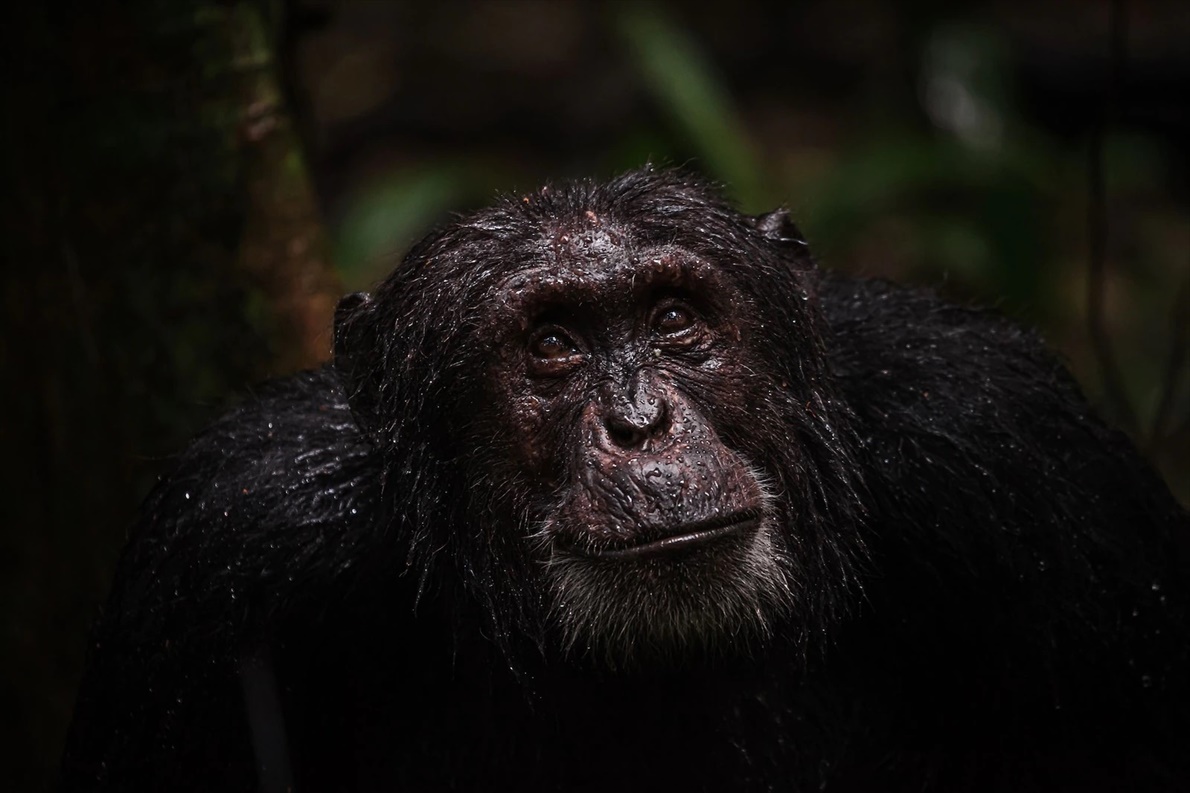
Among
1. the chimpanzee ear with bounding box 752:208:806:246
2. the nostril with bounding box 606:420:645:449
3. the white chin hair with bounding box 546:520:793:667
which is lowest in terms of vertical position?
the white chin hair with bounding box 546:520:793:667

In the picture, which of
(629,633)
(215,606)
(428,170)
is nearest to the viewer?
(629,633)

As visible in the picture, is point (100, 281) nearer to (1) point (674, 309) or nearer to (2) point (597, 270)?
(2) point (597, 270)

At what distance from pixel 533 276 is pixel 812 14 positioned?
12741mm

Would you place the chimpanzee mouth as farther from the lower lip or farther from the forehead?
the forehead

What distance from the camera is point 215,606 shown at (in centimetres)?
465

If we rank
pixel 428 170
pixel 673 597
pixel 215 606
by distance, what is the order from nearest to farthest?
pixel 673 597, pixel 215 606, pixel 428 170

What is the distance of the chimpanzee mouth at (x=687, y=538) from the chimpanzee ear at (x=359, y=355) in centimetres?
112

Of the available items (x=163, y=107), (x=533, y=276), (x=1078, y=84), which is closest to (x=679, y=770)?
(x=533, y=276)

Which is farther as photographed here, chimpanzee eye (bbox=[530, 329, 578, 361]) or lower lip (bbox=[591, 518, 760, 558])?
chimpanzee eye (bbox=[530, 329, 578, 361])

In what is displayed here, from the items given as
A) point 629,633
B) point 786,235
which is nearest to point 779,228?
point 786,235

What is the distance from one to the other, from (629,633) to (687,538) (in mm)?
456

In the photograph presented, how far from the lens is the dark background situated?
5.52 m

---+---

The request - Copy every row above word for word, leaving out the picture.

Solution for this task -
Among
1. the chimpanzee ear with bounding box 752:208:806:246
2. the nostril with bounding box 606:420:645:449
3. the white chin hair with bounding box 546:520:793:667
which is lowest in terms of vertical position?
the white chin hair with bounding box 546:520:793:667

In the picture, which of
(629,633)
(215,606)
(428,170)
is nearest to the viewer?
(629,633)

As visible in the picture, is point (100, 281) nearer to (1) point (674, 309) or nearer to (2) point (597, 270)?
(2) point (597, 270)

At what distance from pixel 533 276 is pixel 812 14 positioned?
12741mm

Would you place the chimpanzee mouth as farther from the lower lip or farther from the forehead?
the forehead

What distance from the camera is point 215,606 shown at (in centimetres)?
465

If we rank
pixel 428 170
pixel 673 597
pixel 215 606
by distance, what is the order from nearest to farthest?
pixel 673 597, pixel 215 606, pixel 428 170

What is the distance of the chimpanzee mouth at (x=687, y=538) from the chimpanzee ear at (x=359, y=355) in centimetres?
112

Of the available items (x=163, y=107), (x=533, y=276), (x=1078, y=84), which is closest to (x=679, y=770)?
(x=533, y=276)

Which is farther as photographed here, chimpanzee eye (bbox=[530, 329, 578, 361]) or lower lip (bbox=[591, 518, 760, 558])?
chimpanzee eye (bbox=[530, 329, 578, 361])

In what is displayed here, from the items given as
A) point 629,633
B) point 786,235
which is nearest to point 779,228?
point 786,235

What is the distance from one to the other, from (629,633) to (687,538) (in mm)?
456

In the photograph presented, how far from the lens is the dark background situated?
5.52 m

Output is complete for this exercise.